*Exercise text*:
As far as the supposed "anti-Semitism" goes, I don't think director Mel Gibson intended to be deliberately anti-Jewish.
Visually, however, some of the Sanhedrin *do* indeed look like unpleasant and threatening WW II images of Jews, such as these posters from the Nazi-era films like Jude Suss or Der Ewige Jude.
The Romans, the Sanhedrin, and most of the Jerusalem crowds are portrayed as snarling, vicious, and sadistic. Modern people have trouble with these images, but medieval people understood and expected them. To me, Gibson looks like he might have been directly inspired by both Hieronymus Bosch's Christ Carrying the Cross and a similar painting by Bosch's contemporary Martin D'arcy, called On the Way to Calvary.
Both images emphasize the cruelty of the crowd through ugliness and distortion. As the D'arcy notes point out,
Christ, appearing humble and faint, struggles to keep up with the mob under the weight of a large cross. Wearing a crown of thorns and with nail-studded boards attached to his feet, he is led mercilessly by one rope as he is flogged with another. The destination of the procession is a gnarled cross at the far right of the composition. The bones lying at the foot of the cross identify the site as Golgatha, the legendary location of Christ's crucifixion and Adam's burial. A thief kneels beneath the cross to give his last confession to a red-nosed friar. The man standing behind the thief places a hand on his shoulder, the only humane gesture evident in the painting.

*Dataset section*:
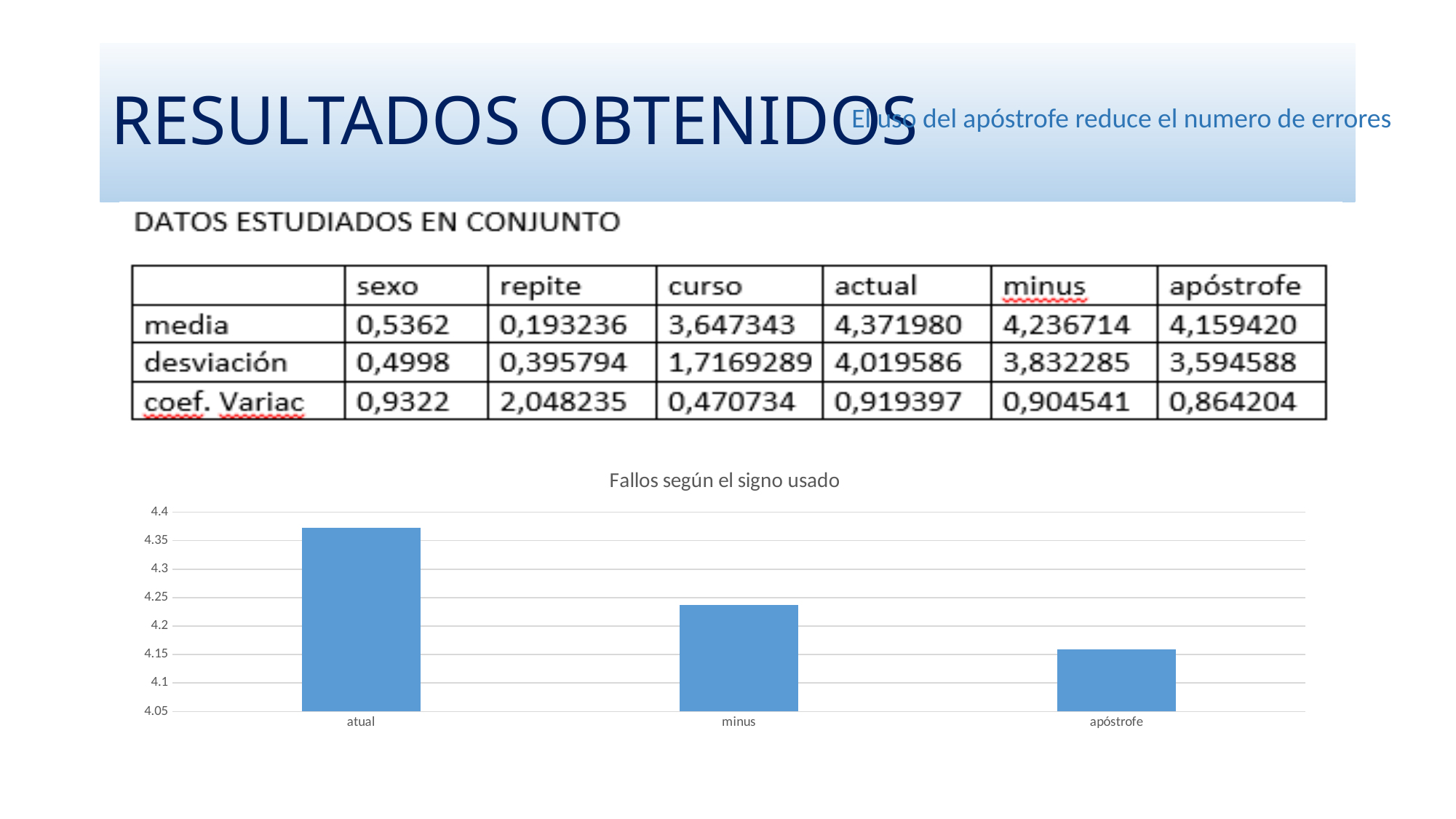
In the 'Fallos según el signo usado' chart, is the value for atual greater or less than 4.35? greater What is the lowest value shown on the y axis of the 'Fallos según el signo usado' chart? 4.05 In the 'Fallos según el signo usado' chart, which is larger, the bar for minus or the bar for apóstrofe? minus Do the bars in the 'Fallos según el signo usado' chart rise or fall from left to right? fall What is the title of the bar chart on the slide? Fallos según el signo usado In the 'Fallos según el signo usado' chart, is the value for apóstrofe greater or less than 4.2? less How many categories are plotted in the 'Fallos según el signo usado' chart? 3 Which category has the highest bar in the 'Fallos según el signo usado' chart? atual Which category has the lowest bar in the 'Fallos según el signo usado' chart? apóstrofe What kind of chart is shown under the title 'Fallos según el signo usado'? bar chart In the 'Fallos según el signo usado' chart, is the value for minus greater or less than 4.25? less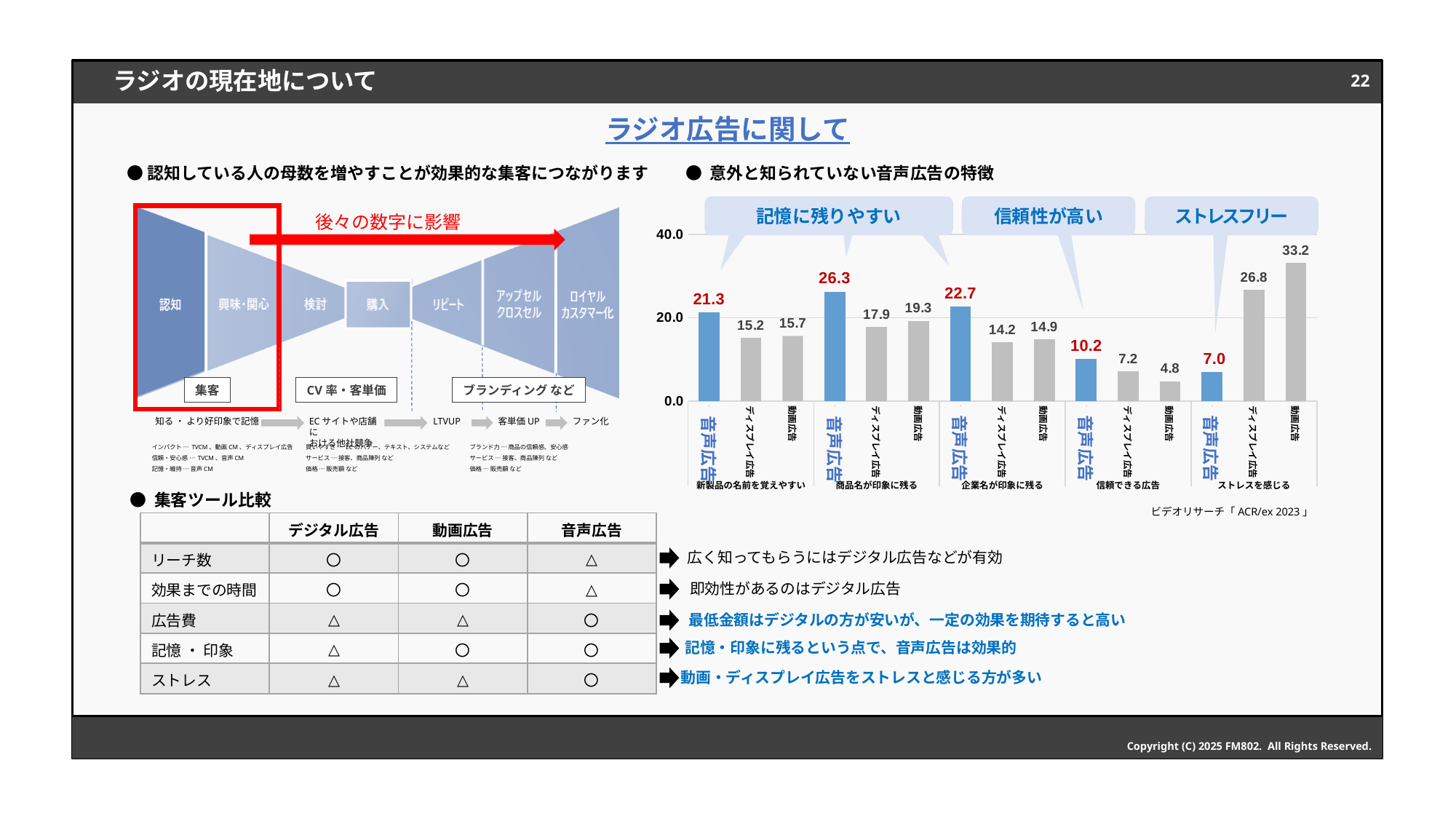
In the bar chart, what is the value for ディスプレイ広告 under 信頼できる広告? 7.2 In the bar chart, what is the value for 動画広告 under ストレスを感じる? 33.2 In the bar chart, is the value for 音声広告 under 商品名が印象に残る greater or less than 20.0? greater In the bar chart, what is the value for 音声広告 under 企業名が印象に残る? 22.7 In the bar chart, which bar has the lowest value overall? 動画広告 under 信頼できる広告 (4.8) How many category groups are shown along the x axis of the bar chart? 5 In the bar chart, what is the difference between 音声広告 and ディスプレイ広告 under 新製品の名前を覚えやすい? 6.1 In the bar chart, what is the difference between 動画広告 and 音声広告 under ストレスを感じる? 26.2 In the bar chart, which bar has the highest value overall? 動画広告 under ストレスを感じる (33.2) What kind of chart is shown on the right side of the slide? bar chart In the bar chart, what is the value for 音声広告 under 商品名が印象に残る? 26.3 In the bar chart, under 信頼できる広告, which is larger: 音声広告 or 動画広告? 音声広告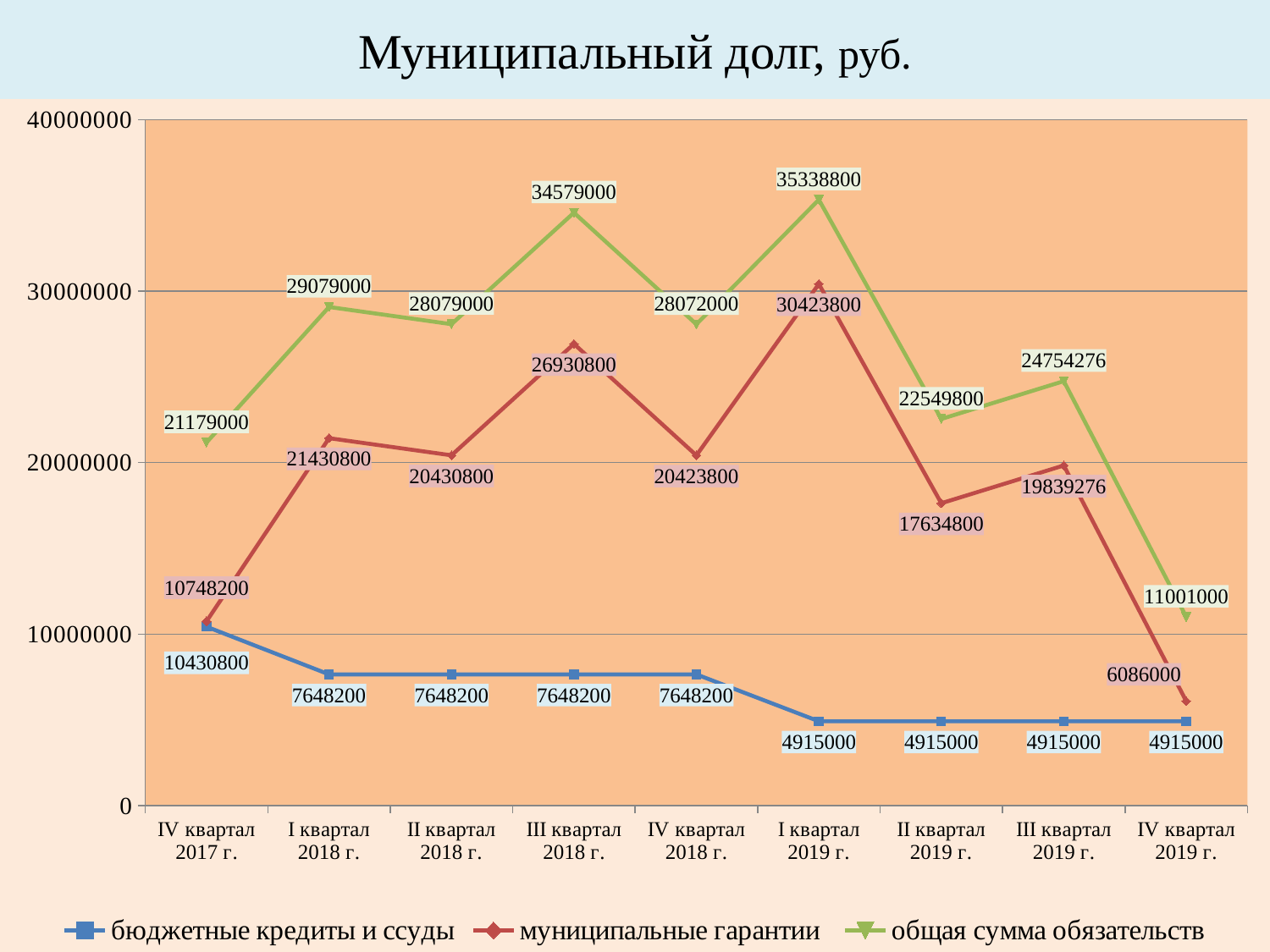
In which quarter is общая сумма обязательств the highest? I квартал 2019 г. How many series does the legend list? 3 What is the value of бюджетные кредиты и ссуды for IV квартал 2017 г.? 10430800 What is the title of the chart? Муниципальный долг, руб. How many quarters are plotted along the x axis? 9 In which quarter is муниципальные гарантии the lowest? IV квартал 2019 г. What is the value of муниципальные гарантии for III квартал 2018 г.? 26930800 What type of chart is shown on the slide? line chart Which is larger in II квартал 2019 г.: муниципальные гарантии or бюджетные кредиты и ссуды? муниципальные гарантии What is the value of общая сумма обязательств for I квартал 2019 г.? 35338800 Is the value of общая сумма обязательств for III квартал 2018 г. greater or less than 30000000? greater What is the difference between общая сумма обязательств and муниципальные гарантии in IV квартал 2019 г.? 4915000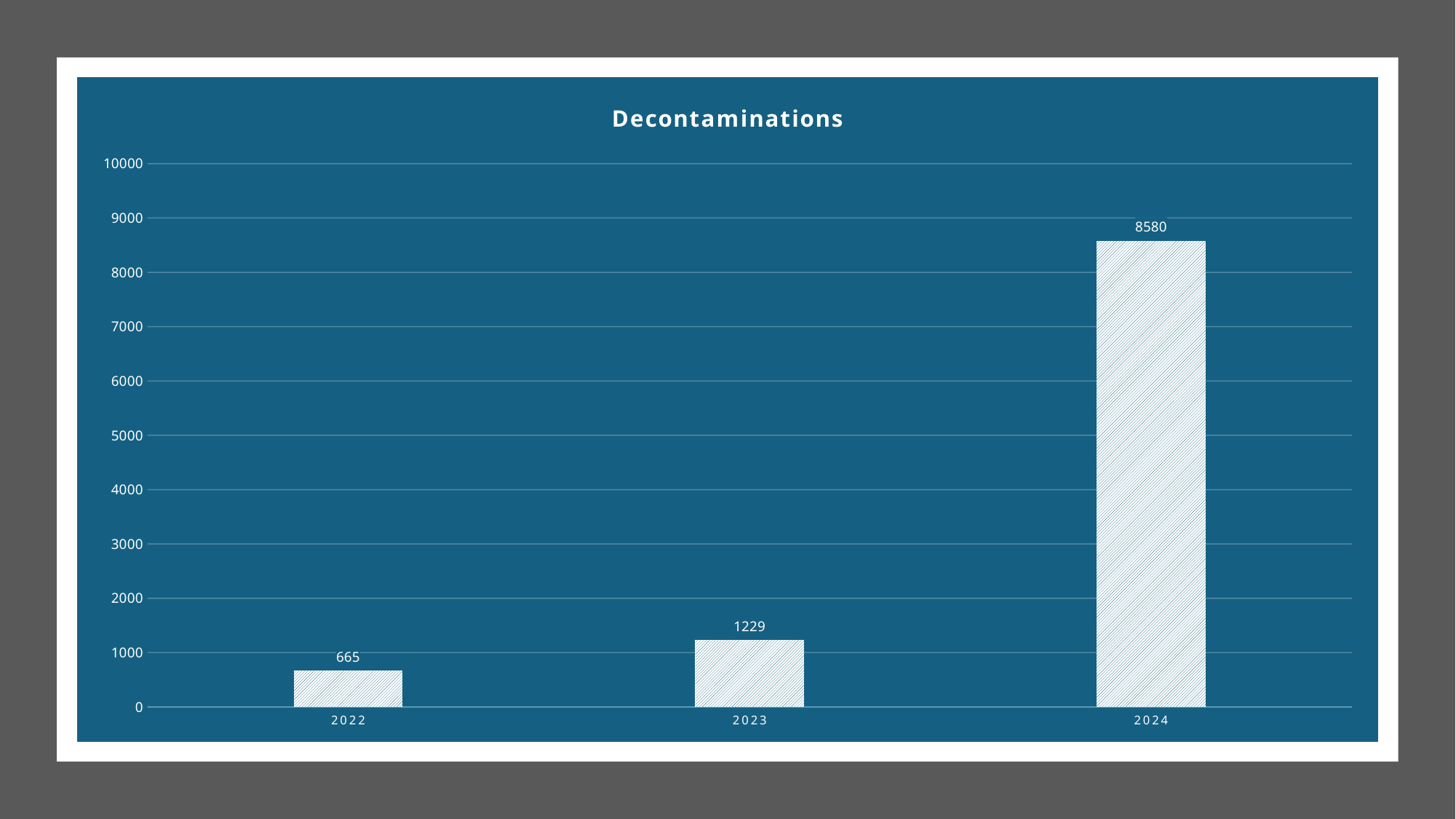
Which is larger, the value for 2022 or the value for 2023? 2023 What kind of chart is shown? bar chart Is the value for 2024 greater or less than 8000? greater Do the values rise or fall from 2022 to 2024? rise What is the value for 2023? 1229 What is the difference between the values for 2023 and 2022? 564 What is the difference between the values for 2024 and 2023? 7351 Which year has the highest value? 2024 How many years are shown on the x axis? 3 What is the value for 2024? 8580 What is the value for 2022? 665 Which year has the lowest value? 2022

*Job*: Write out everything in the passage on Gibson's film and the two paintings from "Visually, however, some" down to "Way to Calvary.". The material plays no part in this exercise.

*Answer to the problem*:
Visually, however, some of the Sanhedrin *do* indeed look like unpleasant and threatening WW II images of Jews, such as these posters from the Nazi-era films like Jude Suss or Der Ewige Jude.
The Romans, the Sanhedrin, and most of the Jerusalem crowds are portrayed as snarling, vicious, and sadistic. Modern people have trouble with these images, but medieval people understood and expected them. To me, Gibson looks like he might have been directly inspired by both Hieronymus Bosch's Christ Carrying the Cross and a similar painting by Bosch's contemporary Martin D'arcy, called On the Way to Calvary.